Population structure and phylogeography in Nassau Grouper (Epinephelus striatus), a mass-aggregating marine fish

Jackson, AM, BX Semmens, Y Sadovy de Mitcheson, RS Nemeth, SA Heppell, PG Bush, A Aguilar-Perera, JAB Claydon, MC Calosso, KS Sealey, MT Schärer, G Bernardi. 2014. Population structure and phylogeography in Nassau Grouper (Epinephelus striatus), a mass-aggregating marine fish.

PLoS ONE. DOI: 10.1371/journal.pone.0097508

This study, co-authored by scientists from REEF's Grouper Moon Project, evaluated genetic connectedness between Nassau Grouper populations throughout the Caribbean.

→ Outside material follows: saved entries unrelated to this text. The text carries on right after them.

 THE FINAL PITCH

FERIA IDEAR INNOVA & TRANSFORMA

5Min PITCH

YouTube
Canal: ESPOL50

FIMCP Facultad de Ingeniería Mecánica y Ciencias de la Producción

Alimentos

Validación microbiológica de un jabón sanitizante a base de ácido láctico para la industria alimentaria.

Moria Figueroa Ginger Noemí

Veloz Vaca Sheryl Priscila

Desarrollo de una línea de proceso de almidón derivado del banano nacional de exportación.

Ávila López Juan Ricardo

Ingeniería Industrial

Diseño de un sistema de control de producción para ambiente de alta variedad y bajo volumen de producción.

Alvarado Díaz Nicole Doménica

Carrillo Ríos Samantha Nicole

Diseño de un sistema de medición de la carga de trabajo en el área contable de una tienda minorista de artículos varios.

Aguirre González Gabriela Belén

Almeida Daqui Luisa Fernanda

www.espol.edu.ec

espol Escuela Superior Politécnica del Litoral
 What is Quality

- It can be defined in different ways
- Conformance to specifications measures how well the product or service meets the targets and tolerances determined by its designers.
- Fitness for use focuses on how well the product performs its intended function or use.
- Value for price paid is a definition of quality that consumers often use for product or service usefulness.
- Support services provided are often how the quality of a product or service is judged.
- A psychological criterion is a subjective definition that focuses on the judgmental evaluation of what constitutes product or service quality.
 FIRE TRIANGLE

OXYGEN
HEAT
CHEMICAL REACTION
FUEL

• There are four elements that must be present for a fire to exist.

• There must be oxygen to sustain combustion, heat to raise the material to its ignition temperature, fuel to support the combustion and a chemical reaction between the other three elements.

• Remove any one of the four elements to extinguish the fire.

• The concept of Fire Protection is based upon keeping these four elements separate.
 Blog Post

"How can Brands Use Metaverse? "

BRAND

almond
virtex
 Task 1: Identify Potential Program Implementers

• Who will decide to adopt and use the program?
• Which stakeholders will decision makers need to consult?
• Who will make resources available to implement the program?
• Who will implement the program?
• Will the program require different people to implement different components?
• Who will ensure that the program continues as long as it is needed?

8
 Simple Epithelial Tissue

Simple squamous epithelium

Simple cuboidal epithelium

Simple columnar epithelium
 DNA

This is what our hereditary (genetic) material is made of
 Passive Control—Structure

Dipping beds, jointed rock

The authors obtained genetic tissue samples from 620 Nassau Grouper from 19 sites across 9 countries, including the Cayman Islands. They found evidence for strong genetic differentiation among Nassau Grouper subpopulations throughout the Caribbean. These results suggest that, despite a lack of physical barriers, Nassau grouper form multiple distinct subpopulations in the Caribbean Sea. Oceanography (regional currents, eddies) likely plays an important role in retaining larvae close to spawning sites at both local and regional spatial scales. These findings highlight the importance of conservation initiatives such at REEF's Grouper Moon program in the Cayman Islands.